Friday, June 18, 2010

Data Recovery: 5 Things You Must Know

Hard drive data recovery is one of the most difficult tasks a sysadmin can attempt to perform, so it should be considered a last resort that, after many frustrating hours, may not even work at all. Data Recovery or Disaster Recovery can be thought of in several categories, and it is important to have a plan in place, and know the options before resorting to one of your local hard disk data recovery services. Many people fail to consider the value of their data until it is too late. This article discusses general principles, with some specific examples from experience with Novel, Microsoft, and Linux operating systems. Detailed tool discussions will be reserved for separate posts.

Here is a short list of categories, roughly in order of increasing level of difficulty to recover.

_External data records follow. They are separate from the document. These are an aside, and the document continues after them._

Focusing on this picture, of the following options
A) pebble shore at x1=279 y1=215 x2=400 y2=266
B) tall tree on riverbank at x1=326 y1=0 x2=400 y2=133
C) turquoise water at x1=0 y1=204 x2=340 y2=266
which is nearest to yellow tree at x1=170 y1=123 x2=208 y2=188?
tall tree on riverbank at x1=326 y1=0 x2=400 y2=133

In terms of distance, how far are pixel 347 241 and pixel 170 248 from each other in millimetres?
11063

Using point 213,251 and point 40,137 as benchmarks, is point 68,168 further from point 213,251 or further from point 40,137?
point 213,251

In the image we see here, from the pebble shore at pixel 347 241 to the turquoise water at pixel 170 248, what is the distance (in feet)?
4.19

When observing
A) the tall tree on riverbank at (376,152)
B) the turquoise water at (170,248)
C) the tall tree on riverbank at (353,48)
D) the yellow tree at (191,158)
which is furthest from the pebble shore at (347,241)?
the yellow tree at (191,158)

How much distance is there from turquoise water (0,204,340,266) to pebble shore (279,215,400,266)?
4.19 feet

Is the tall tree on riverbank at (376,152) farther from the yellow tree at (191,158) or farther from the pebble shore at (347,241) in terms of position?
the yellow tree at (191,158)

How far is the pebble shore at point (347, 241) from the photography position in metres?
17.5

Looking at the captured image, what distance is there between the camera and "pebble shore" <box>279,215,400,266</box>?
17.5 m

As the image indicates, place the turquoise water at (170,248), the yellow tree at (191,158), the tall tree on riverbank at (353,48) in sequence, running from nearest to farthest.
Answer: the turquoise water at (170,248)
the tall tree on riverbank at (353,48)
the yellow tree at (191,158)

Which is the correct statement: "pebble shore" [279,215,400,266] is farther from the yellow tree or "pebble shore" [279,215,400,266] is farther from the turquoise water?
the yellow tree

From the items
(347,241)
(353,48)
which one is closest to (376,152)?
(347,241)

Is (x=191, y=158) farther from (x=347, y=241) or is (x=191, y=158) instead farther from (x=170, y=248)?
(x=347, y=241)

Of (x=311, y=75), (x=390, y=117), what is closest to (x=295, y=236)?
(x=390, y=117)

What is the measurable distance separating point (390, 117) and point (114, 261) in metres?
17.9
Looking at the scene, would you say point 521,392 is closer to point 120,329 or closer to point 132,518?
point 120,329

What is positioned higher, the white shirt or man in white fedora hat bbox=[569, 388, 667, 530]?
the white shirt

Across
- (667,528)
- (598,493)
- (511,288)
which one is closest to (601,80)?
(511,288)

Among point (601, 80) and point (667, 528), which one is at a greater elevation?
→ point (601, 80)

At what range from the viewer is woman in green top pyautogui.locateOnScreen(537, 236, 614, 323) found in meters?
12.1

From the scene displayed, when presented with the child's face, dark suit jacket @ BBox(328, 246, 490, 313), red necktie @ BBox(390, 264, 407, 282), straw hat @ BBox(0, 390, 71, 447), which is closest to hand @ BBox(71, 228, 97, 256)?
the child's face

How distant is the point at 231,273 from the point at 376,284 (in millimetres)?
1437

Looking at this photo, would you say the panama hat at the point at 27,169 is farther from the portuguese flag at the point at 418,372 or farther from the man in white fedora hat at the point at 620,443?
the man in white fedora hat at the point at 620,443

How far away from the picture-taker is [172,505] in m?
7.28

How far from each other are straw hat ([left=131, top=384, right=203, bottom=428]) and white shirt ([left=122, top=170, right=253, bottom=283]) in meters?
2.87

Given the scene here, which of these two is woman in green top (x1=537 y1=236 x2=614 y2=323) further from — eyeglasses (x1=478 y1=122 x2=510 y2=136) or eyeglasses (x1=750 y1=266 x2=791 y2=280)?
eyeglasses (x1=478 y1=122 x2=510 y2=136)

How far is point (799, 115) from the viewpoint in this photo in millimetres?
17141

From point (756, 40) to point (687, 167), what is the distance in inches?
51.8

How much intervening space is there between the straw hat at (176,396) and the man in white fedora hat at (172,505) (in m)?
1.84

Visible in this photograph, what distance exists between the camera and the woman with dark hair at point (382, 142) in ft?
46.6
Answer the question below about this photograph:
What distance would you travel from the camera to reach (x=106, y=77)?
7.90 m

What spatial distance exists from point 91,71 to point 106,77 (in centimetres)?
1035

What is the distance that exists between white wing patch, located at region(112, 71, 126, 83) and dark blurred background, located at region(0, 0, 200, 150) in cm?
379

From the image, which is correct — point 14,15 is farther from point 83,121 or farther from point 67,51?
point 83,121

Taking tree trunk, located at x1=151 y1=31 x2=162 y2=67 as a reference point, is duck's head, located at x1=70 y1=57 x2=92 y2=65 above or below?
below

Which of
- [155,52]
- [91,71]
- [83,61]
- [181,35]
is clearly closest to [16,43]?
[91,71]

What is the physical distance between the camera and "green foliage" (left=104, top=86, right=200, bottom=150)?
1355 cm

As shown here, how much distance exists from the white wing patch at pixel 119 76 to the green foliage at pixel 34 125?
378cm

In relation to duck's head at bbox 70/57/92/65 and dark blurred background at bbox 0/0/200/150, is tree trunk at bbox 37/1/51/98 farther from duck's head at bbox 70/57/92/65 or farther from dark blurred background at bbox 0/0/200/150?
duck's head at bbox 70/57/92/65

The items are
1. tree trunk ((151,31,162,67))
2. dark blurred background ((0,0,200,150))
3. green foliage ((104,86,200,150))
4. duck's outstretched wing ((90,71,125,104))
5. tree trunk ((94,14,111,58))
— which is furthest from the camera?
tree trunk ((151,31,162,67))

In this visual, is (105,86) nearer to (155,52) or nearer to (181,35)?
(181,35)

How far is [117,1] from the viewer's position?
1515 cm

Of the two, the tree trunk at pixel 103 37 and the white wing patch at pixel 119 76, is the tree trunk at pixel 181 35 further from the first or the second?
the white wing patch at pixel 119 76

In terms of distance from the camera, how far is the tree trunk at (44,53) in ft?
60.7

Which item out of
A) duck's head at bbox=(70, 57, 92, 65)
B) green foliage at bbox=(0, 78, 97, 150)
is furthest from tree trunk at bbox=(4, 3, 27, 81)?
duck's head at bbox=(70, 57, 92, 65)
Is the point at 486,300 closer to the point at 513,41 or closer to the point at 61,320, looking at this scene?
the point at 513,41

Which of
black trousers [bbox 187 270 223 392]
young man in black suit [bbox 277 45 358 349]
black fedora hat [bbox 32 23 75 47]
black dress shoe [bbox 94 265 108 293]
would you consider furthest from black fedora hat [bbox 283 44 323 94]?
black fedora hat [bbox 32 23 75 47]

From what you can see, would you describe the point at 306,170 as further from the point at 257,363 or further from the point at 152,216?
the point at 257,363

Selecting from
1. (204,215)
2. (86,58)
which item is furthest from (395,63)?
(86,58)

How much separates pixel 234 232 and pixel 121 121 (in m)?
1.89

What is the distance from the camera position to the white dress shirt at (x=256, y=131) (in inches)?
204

  • Backups and off-site storage
  • RAID
  • Documents
  • File Systems
  • Data Recovery from Hard Drives

There is software available that can recover from several types of failures, but it does not always work when there is corruption, or failure of disk drives, media or other hardware. Not only that, but recovery can cost hundreds of dollars for each disk, and is not guaranteed to recover any data. This is why backups are essential. If you are not a sysadmin, and just have a single computer to work on, there is probably some data that you consider important. If nothing else, copy it to another location such as a USB drive, another computer, a CD, or an ftp site.

Reliable Backups

Obviously, when there are reliable backups, there should be little difficulty in restoring the data, but it may not be as easy as it sounds. Some of the problems with backup and restore procedures could be:

  • The data may be outdated.
  • The missing data may not have been backed up yet.
  • The tape or other media may fail.
  • The tape, or media may not be found because it was misfiled, mislabeled, or too old to keep.
  • The time lost in restoring data may be important.
  • The backup software may have failed, or not been setup properly.
  • Directories, drives, or systems may not have been selected to be backed up.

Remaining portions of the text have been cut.